COMPITI DA SVOLGERE:
**a)** Ripeti fedelmente il passo del testo sul Prunent e il Futurismo che inizia con le parole "Un dinamico antico" e si ferma dopo le parole "se ne andò.".
**b)** Traduci in inglese la seguente frase del testo sul Prunent e il Futurismo: "Sessanta piccoli produttori sono oggi coinvolti in questo progetto comune."

SEGMENTO DEL DOCUMENTO:
----
Prunent e Futurismo: una lettura possibile

Un dinamico antico

Il Futurismo predicava l’abbandono del “passatismo”, era contro i musei, il languore romantico, le pesanti abitudini tradizionali… Celebrava il mondo nuovo con la sua velocità e predicava rottura, nuovi schemi, capacità di essere nel cambiamento e non essere travolto da…

Un modo di pensare che anticipava e si è poi integrato con il presente. Un fluire di passato, passato prossimo e presente che la mostra illustra con oltre settanta opere. Una visione coinvolgente: dall’ultimo decennio dell’Ottocento fino al 1960. Ed è proprio sul finire dell’800 che la grande povertà delle aree montane, le difficoltà di un’agricoltura contadina legata alla sussistenza e all’autoconsumo, unita alla diffusione della Fillossera, causarono il lento abbandono del Prunent, antica varietà di nebbiolo, caratterizzata da misurati rendimenti. Un antico che se ne andò.

Per poi tornare, tradizionale ma modernissimo. Da un lato, infatti, segeuendo Filippo Tommaso Marinetti, padre fondatore del movimento, che confida apertamente nelle capacità dell’uomo in rapporto con la natura, i fratelli Garrone, in collaborazione con l’Associazione Produttori Agricoli Ossolani, a partire dagli anni ‘90, hanno dato vita ad un progetto di recupero della viticoltura ossolana e del vitigno autoctono Prunent. Proprio partendo da quelle viti vecchie, ma franche di piede, ultra centenarie, allevate su ripidi terrazzamenti con la tradizionale Topia. Sessanta piccoli produttori sono oggi coinvolti in questo progetto comune. Dall’altro lato, il recupero del Prunenet è stato anche favorito dalla diffusa mentalità post futurista, che vede nel rapporto veloce con il mercato e le tendenze di consumo, l’essenza della produzione moderna. In velocità si è infatti evvertito il rinovato interesse per il vino degli anni ’80, la riecerca di autenticità degi anni ’90, il rinnovato rapporto fra prodotto e territorio del terzo mllennio. Il Prunent osoolano è dunque interprete di modernità futurista, declinata con la tradizione e con il territorio. Il Prunent fotografa infatti un territorio difficile, caratterizzato da rigide condizioni ambientali distinte da violenti sbalzi termici tra giorno e notte, da impervi ed inaccessibili appezzamenti strappati alla montagna che impongono lavorazioni manuali ed un impegno costante in vigna.
----
ESTRATTO DEI DATI:
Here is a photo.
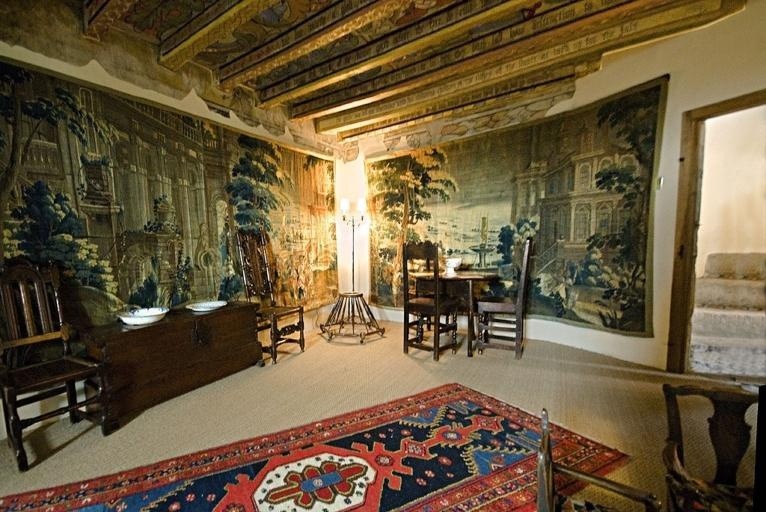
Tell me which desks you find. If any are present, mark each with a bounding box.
[412,269,496,358]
----
LE SOLUZIONI:
**a)**
Un dinamico antico

Il Futurismo predicava l’abbandono del “passatismo”, era contro i musei, il languore romantico, le pesanti abitudini tradizionali… Celebrava il mondo nuovo con la sua velocità e predicava rottura, nuovi schemi, capacità di essere nel cambiamento e non essere travolto da…

Un modo di pensare che anticipava e si è poi integrato con il presente. Un fluire di passato, passato prossimo e presente che la mostra illustra con oltre settanta opere. Una visione coinvolgente: dall’ultimo decennio dell’Ottocento fino al 1960. Ed è proprio sul finire dell’800 che la grande povertà delle aree montane, le difficoltà di un’agricoltura contadina legata alla sussistenza e all’autoconsumo, unita alla diffusione della Fillossera, causarono il lento abbandono del Prunent, antica varietà di nebbiolo, caratterizzata da misurati rendimenti. Un antico che se ne andò.

**b)** Sixty small producers are now involved in this shared project.